Sevens at 50
It was entirely by chance that I attended the first Hong Kong Rugby Sevens tournament 50 years ago. It has been a priority annual event for me every year since.
I was living in the old government quarters site at Leighton Hill at the time (later sold and now a luxury residential development) when a neighbour encouraged me to go. He had attended at the Football Club stadium just down the hill from us on the Saturday, really enjoyed it, and persuaded me to join him on the Sunday. Having nothing better to do, and seeing how close the venue was, I walked down, paid a modest entry fee in cash at the door, and entered. The experience almost literally blew my mind.
The first thing to hit the spectator is the overwhelming atmosphere and excitement levels. They simply take your breath away. The energy on the pitch carries over to the spectators in the stand who respond by cheering more fervently. This in turn inspires the players to up their game and perform even more vigorously. The result is a magnificent sporting event in a cauldron of sound.
Over the years the quality of the rugby being played has steadily improved – the enthusiasm has always been top notch – and the level of teams participating has increased. In the early days, for example, Australia and New Zealand sent their best club teams rather than a national side.
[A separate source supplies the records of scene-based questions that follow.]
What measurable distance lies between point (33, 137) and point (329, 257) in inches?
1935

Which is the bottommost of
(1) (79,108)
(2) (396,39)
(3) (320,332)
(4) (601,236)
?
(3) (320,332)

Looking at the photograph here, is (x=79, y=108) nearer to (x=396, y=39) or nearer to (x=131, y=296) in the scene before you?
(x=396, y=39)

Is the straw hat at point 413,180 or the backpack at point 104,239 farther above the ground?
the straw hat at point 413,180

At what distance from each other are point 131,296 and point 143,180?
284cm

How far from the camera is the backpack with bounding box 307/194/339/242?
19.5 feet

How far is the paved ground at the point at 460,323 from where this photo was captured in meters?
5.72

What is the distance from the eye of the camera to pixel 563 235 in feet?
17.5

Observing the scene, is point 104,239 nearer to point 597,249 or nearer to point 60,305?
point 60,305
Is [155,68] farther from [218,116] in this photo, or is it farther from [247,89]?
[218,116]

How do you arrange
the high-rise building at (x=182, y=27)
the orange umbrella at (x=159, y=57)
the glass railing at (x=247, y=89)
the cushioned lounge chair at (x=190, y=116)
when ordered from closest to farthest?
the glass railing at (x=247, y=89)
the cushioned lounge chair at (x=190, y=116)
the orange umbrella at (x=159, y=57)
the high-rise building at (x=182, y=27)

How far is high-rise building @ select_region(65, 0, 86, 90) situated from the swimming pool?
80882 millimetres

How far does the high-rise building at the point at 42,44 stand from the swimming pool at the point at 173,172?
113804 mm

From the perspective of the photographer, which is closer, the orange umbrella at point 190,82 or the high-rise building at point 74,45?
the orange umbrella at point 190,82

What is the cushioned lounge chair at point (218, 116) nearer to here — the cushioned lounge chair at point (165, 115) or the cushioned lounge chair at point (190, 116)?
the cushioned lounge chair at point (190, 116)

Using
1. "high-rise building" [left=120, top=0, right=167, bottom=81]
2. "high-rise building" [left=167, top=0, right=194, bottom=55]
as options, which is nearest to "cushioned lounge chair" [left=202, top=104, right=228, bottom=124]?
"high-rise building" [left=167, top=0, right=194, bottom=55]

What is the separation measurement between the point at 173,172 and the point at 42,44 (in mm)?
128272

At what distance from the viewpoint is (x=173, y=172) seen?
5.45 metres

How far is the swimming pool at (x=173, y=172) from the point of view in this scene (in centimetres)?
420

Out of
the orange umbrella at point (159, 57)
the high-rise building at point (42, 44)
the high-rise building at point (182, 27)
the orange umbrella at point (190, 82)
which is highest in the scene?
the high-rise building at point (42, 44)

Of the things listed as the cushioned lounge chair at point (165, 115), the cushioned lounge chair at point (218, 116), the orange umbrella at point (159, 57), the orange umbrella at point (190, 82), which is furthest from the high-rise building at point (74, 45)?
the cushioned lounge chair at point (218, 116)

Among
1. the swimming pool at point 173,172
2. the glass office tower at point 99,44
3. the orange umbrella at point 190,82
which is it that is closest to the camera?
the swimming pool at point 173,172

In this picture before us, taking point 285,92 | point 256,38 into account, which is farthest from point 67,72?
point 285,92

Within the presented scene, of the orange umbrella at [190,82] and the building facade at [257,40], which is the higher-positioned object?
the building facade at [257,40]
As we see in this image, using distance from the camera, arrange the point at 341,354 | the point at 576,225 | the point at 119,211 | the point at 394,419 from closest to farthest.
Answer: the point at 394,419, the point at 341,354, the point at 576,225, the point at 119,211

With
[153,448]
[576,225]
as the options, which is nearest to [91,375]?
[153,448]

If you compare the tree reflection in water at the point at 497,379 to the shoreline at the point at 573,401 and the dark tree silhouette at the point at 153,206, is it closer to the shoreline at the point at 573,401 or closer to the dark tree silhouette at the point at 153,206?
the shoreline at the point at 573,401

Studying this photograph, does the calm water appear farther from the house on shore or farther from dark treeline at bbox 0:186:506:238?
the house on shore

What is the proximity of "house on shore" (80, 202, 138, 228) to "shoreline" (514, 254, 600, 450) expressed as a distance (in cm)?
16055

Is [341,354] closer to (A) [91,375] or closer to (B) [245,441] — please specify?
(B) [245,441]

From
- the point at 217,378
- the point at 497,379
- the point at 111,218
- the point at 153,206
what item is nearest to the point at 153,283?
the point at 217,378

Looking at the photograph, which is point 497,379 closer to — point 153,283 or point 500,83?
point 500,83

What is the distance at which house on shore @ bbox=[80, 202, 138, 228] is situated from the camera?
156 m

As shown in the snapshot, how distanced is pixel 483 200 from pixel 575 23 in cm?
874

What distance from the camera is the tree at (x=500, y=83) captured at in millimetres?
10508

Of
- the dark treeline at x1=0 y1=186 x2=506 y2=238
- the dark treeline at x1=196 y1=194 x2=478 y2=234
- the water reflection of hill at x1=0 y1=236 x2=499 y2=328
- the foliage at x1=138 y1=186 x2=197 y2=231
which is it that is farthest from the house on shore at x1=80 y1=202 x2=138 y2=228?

Some of the teams from countries in the region – Indonesia and Arabian Gulf come to mind -- were comprised largely of expats working in those places. But as time passed more and more countries took the sport, and the tournament, seriously. The Pacific nations were early fans, and both Japan and Korea became solid performers. The European nations began to send teams as word of the importance of the event spread.
The home nations were a little slower to accept that a different continent had created a very special event and thereby taken their sport to a different level on the world stage. I remember we had the Scottish Borderers one year. Last holdouts were the English (of course!) with their Barbarian and Public School Wanderers representative sides.
As might have been expected, the crowd size has gradually grown over the years. The tournament outgrew the Club ground and had to decamp to the old government stadium, which in turn had to be redeveloped. So attendance grew from under 10 to 24 then 40, 000. We now have the world class Kaitak Sports Park which can hold 50,000.
Several incidents from the early years linger long in the memory. Heavy rain had the pitch under several feet of water on one occasion. Luckily the Director of Fire Services was in the crowd and various appliances were summoned to pump out the worst of it. The year a Korean team of university students outplayed then favourites Fiji through sheer energy and willpower, and the whole stadium rose as one to applaud them off the pitch.
The Sevens has always been a family event. Fathers – in the early days it was mostly fathers – brought their children to watch, with wives in tow to keep the tribe in order. Days would begin with matches between young players – under 8s, 9s and so on – with representative sides from each of the venues where volunteer parents coached the squads. This aroused interest in the sport and gave experience of match days in front of large audiences. In time girls became as keen as boys and women’s teams took part also. Two of my sons, and my daughter, have all played in the stadium at the Sevens.
From humble beginnings – the brainchild of dedicated volunteers in one sporting club -- the Sevens has become an icon of Hong Kong. It makes a powerful statement of who we are as a community, a world class sporting event created in and hosted by a world class city. When I set up a new government department, InvestHK, in July 2000, one of the first things we did on the marketing side was become a Sevens sponsor with a hospitality suite to which we could invited prospective investors in Hong Kong to show them up close and personal just what a great place our city is.
It was no surprise to me that the International Olympic Committee, after attending the Hong Kong Sevens, chose to make the sport an Olympic event.